Pero también con algo que nunca ha cambiado:
las ganas de hacer las cosas bien.
Lo que realmente pasa dentro de un estudio
Con el tiempo te das cuenta de que un estudio no va de micros, plugins o equipos.
Va de personas.
De alguien que entra con una idea, con inseguridad o con ilusión, y necesita un sitio donde sentirse cómodo para crear.
Aquí han pasado artistas que grababan su primera canción, músicos con experiencia, proyectos de publicidad, coros, bandas…
y todos tenían algo en común: querían contar algo.
Y ese es el trabajo real.
Aprendizajes después de 7 años
Si tuviera que resumir estos años en algunas ideas, serían estas:
- No necesitas el mejor equipo para empezar, pero sí el compromiso para seguir.
- La primera toma casi nunca es la buena… y eso está bien.
- El sonido importa, pero la emoción importa más.
- Las mejores canciones no salen cuando fuerzas, salen cuando encuentras el momento.
- Y sobre todo: trabajar con gente que cree en lo que hace cambia todo.
Alea hoy
Hoy Alea Studios es mucho más que cuando empezó.
Es un espacio donde se han creado canciones, campañas, proyectos sociales y momentos que no se olvidan.
Y eso no es solo trabajo. Es responsabilidad.

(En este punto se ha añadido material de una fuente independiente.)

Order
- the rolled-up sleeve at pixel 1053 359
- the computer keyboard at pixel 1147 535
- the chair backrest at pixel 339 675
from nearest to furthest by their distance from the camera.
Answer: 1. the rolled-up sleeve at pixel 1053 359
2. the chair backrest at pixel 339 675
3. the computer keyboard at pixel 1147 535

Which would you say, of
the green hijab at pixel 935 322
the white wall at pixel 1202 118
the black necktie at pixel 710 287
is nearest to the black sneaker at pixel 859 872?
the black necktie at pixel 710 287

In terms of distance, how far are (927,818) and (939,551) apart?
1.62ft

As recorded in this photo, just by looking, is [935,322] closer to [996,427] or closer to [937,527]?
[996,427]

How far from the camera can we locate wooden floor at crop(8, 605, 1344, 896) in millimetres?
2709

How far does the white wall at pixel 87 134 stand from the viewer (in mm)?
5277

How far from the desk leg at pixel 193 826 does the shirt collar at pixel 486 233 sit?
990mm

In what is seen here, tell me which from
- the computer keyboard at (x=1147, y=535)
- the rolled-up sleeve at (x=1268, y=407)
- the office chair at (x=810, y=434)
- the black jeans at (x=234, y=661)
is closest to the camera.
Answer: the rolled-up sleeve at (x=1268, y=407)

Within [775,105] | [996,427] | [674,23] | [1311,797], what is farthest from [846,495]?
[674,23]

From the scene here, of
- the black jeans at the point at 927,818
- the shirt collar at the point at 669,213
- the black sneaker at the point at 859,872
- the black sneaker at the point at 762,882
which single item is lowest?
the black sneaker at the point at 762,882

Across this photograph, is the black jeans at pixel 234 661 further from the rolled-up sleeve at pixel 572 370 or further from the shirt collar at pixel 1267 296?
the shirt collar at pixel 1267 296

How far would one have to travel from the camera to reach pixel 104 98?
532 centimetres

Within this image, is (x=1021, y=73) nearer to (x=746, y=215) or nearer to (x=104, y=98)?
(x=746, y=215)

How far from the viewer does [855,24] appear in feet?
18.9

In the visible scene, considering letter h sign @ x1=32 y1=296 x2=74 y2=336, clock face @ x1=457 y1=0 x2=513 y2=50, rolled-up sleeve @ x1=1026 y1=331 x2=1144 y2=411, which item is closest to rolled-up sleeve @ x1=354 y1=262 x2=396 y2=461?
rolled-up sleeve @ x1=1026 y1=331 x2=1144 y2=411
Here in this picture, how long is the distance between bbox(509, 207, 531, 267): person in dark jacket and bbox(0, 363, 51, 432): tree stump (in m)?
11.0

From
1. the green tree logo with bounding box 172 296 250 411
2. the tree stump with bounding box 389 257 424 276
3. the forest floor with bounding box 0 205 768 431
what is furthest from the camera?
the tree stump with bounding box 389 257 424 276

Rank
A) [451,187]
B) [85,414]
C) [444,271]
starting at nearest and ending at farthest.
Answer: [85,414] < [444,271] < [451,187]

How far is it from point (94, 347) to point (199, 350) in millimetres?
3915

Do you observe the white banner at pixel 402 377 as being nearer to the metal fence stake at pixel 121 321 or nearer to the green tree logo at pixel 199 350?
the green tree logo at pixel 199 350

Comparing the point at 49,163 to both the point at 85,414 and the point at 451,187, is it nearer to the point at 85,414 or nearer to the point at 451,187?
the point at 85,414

Porque cuando alguien confía en ti para dar forma a su música, te está dando algo muy importante.
Lo que viene
No sé exactamente cómo será el futuro de Alea.
Pero sí sé una cosa:
quiero que siga siendo un sitio donde la gente se sienta cómoda creando.
Donde se hagan las cosas con criterio, con calma y con cariño.
Y donde cada proyecto tenga sentido.
Después de 7 años, si hay algo que tengo claro es esto:
hay historias que no se cuentan… se graban.